_PROVIDED RECORDS_
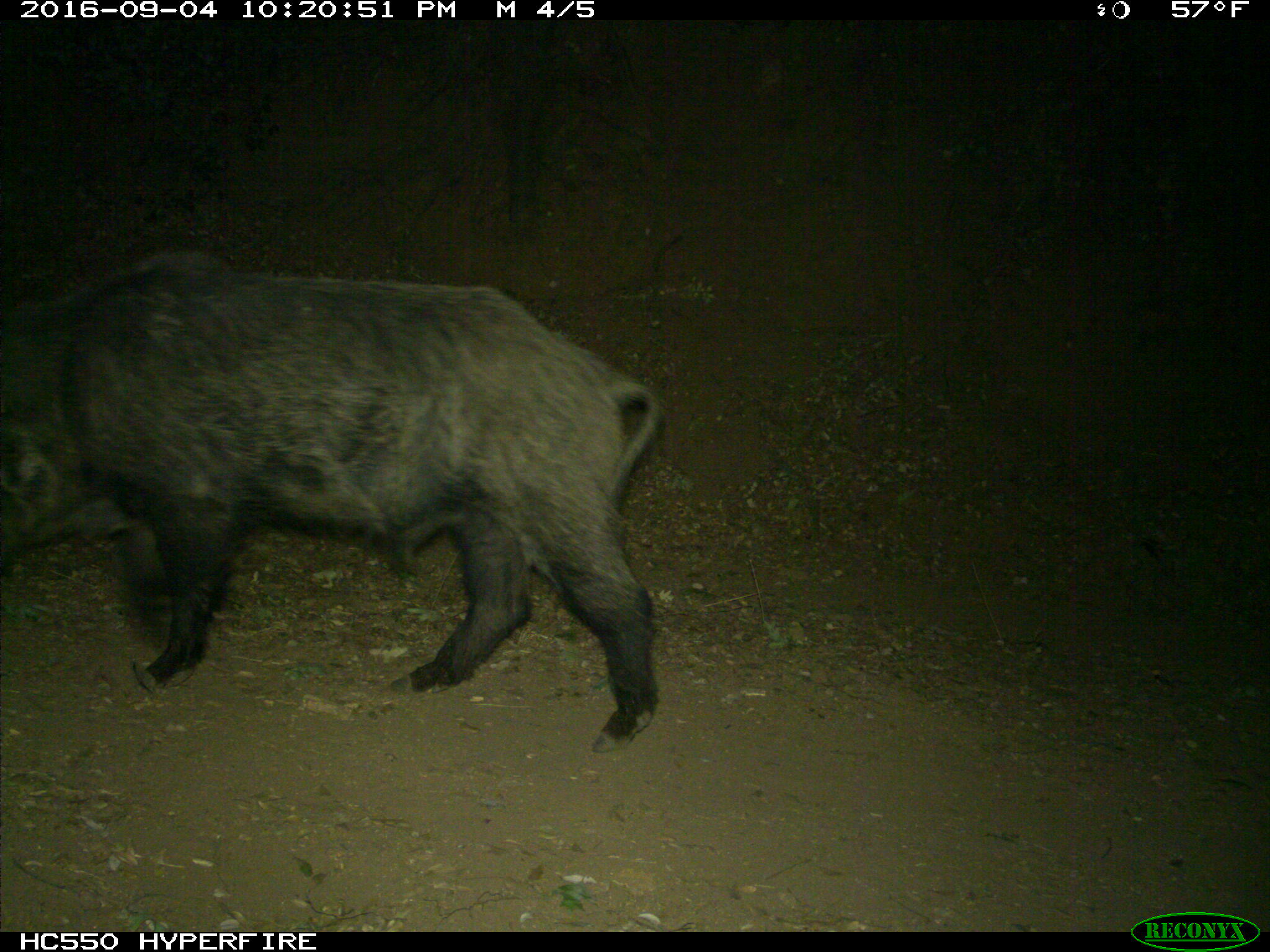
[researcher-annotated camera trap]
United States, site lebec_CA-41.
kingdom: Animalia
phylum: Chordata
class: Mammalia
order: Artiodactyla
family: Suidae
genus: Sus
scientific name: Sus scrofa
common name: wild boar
...
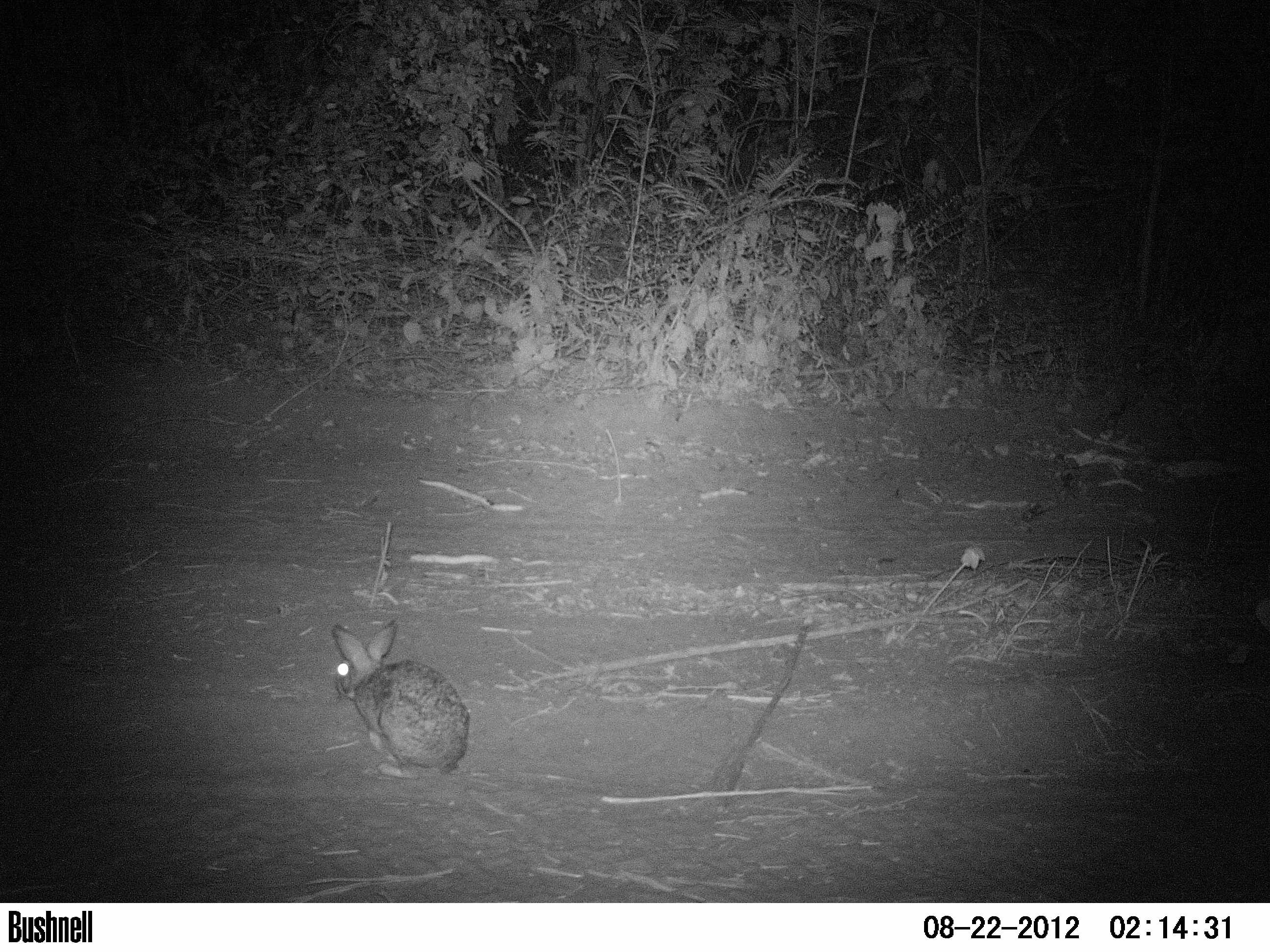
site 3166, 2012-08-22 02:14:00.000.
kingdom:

_WHAT TO DO_
Could you restate, word for word, the lines above from the one with "[researcher-annotated camera trap]" to the one with "common name: wild boar", both included?

_RESPONSE BELOW_
[researcher-annotated camera trap]
United States, site lebec_CA-41.
kingdom: Animalia
phylum: Chordata
class: Mammalia
order: Artiodactyla
family: Suidae
genus: Sus
scientific name: Sus scrofa
common name: wild boar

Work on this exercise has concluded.